EXERCISE INSTRUCTIONS: Retype exactly the stretch of lines that begins at the line containing "Measured from the" and ends at the last line of the data, with no other lines.

□ □ □

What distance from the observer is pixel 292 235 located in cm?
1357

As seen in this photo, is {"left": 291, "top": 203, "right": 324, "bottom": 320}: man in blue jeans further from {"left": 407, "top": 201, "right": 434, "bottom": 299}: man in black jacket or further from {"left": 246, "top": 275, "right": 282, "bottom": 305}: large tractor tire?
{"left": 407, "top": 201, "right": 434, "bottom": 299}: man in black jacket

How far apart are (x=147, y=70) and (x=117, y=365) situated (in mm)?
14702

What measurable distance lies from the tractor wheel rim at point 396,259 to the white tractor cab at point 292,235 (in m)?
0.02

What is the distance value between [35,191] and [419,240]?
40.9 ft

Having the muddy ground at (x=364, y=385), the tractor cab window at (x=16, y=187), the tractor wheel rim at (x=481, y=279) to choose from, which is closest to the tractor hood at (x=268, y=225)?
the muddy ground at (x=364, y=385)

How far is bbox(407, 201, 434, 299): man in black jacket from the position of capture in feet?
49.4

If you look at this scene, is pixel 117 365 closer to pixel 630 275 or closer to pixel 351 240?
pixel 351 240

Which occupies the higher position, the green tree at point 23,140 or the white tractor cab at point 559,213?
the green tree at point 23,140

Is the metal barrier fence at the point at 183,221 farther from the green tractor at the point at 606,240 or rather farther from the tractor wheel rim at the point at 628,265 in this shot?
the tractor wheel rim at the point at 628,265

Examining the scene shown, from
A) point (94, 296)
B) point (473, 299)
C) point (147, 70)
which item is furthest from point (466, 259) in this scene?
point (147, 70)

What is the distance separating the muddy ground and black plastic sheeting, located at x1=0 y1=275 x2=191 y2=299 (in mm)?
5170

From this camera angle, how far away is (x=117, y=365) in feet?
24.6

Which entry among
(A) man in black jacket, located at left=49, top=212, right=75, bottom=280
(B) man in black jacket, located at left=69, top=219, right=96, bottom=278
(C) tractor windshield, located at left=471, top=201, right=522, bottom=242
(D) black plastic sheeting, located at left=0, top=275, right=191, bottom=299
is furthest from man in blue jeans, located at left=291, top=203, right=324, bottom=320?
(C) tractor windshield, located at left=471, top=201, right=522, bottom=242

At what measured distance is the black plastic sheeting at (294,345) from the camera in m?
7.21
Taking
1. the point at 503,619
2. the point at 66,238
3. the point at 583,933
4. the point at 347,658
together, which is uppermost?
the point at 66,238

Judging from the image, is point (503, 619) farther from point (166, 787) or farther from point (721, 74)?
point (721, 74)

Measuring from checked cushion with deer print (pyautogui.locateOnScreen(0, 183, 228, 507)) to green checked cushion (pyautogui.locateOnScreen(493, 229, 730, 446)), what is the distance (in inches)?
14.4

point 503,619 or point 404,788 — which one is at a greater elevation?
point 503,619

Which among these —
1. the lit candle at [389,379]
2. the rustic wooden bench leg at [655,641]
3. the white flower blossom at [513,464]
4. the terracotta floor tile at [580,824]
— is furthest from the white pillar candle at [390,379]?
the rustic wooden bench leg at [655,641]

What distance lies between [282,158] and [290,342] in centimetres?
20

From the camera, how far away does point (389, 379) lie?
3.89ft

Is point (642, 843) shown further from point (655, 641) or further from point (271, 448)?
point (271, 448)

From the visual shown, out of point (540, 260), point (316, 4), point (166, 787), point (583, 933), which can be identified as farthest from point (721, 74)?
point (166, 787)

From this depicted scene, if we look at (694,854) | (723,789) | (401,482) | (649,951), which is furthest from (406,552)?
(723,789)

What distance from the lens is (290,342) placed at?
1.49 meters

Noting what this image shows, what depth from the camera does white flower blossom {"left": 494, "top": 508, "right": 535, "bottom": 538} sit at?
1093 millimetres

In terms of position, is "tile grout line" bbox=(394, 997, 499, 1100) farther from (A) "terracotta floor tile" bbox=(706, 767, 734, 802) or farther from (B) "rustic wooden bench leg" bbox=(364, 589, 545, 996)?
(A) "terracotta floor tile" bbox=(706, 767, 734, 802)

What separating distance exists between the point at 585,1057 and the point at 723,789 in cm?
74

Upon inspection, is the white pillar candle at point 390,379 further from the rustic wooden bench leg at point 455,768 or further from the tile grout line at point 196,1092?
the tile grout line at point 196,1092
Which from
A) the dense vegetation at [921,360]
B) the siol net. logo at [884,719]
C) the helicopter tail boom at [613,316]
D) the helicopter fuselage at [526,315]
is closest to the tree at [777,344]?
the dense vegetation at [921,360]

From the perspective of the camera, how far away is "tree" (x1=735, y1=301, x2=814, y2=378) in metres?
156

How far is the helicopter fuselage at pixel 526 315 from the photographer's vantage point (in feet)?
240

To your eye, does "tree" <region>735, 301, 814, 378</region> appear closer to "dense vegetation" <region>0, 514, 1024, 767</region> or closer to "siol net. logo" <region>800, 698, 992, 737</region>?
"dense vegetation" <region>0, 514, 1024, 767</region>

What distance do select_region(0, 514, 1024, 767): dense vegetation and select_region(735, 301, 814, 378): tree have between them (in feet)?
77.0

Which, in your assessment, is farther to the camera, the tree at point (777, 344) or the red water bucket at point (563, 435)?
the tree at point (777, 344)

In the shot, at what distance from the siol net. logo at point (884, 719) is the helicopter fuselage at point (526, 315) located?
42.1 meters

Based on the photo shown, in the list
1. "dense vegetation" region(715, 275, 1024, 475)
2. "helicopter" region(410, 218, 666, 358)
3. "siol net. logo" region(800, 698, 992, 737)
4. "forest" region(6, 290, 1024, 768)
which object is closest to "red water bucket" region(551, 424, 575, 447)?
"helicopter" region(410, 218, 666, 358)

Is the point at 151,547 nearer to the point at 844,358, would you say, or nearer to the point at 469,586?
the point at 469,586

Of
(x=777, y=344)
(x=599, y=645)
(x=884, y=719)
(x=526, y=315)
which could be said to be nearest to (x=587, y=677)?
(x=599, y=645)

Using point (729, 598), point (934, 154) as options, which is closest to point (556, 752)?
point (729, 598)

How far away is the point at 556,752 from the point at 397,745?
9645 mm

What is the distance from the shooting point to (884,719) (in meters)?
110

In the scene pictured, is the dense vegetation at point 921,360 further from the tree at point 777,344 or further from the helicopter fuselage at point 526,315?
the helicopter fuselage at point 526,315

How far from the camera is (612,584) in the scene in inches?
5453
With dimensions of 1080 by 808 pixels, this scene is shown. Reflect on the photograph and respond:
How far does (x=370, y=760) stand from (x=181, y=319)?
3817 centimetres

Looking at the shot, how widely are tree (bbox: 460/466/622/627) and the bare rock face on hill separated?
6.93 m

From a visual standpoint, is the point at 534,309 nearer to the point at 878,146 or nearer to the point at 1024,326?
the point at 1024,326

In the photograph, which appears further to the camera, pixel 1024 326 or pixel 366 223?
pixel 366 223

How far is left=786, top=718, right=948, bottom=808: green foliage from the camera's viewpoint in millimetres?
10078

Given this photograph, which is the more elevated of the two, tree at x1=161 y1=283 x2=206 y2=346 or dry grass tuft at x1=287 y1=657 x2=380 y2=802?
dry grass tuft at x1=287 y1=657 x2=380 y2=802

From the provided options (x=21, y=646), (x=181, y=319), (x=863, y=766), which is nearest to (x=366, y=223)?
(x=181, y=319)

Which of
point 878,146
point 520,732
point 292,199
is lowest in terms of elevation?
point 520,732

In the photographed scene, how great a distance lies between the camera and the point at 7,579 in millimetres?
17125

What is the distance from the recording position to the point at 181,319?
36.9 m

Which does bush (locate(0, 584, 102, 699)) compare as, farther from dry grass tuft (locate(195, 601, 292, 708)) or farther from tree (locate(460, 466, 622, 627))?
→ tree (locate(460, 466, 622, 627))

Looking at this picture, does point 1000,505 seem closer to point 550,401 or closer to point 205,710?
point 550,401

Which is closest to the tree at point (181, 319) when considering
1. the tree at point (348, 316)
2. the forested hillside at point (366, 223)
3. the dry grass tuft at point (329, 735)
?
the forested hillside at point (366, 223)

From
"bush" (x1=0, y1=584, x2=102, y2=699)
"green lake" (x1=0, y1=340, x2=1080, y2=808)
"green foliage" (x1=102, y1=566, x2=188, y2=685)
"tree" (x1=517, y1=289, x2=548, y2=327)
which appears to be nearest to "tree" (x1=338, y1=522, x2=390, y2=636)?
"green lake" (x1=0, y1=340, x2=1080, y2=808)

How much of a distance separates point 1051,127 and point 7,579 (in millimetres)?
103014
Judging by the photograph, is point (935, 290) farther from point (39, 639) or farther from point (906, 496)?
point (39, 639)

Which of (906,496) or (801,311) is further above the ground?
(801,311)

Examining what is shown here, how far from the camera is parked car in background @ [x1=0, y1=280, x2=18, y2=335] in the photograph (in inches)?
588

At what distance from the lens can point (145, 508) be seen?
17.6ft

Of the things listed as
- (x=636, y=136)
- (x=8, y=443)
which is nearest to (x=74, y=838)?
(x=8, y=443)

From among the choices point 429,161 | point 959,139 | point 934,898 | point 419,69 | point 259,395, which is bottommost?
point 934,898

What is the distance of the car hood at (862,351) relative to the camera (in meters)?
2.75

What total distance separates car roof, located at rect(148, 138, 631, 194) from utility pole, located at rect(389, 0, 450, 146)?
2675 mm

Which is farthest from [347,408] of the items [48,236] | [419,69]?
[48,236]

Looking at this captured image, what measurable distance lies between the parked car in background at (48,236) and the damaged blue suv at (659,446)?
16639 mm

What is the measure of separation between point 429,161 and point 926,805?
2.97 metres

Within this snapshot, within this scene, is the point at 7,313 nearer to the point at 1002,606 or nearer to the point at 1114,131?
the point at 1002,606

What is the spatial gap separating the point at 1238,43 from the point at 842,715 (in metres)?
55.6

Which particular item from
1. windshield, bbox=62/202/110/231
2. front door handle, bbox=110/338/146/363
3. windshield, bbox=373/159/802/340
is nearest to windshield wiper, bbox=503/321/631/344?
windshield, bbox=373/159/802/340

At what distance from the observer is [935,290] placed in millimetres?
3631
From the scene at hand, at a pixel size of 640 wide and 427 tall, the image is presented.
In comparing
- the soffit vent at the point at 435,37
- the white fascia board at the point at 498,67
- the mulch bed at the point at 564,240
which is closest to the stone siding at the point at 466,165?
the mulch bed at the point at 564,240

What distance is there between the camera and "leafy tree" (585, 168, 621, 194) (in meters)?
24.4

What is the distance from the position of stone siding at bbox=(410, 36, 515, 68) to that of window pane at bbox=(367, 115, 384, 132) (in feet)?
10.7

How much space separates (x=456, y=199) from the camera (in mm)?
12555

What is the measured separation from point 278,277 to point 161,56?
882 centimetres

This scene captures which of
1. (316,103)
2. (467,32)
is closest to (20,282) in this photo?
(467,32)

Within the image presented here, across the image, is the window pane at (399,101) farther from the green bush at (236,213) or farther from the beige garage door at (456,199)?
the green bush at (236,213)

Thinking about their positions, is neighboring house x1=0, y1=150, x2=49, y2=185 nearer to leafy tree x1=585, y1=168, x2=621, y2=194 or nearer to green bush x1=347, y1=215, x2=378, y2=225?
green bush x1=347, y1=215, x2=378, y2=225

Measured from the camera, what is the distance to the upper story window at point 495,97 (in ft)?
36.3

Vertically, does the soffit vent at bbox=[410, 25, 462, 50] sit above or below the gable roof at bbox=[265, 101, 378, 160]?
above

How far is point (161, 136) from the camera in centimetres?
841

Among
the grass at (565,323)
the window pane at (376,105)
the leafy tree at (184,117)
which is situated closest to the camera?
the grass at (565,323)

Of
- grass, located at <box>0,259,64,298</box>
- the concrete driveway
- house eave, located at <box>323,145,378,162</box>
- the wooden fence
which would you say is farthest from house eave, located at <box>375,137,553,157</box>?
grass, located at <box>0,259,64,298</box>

□ □ □

WRITTEN SOLUTION:
Measured from the camera, what is the distance to the upper story window at point 495,97 (in ft)?
36.3

Vertically, does the soffit vent at bbox=[410, 25, 462, 50] sit above or below the gable roof at bbox=[265, 101, 378, 160]?
above

How far is point (161, 136) from the camera in centimetres?
841

Among
the grass at (565,323)
the window pane at (376,105)
the leafy tree at (184,117)
which is situated closest to the camera?
the grass at (565,323)

Of
- grass, located at <box>0,259,64,298</box>
- the concrete driveway
- house eave, located at <box>323,145,378,162</box>
- the wooden fence
which would you say is farthest from house eave, located at <box>375,137,553,157</box>?
grass, located at <box>0,259,64,298</box>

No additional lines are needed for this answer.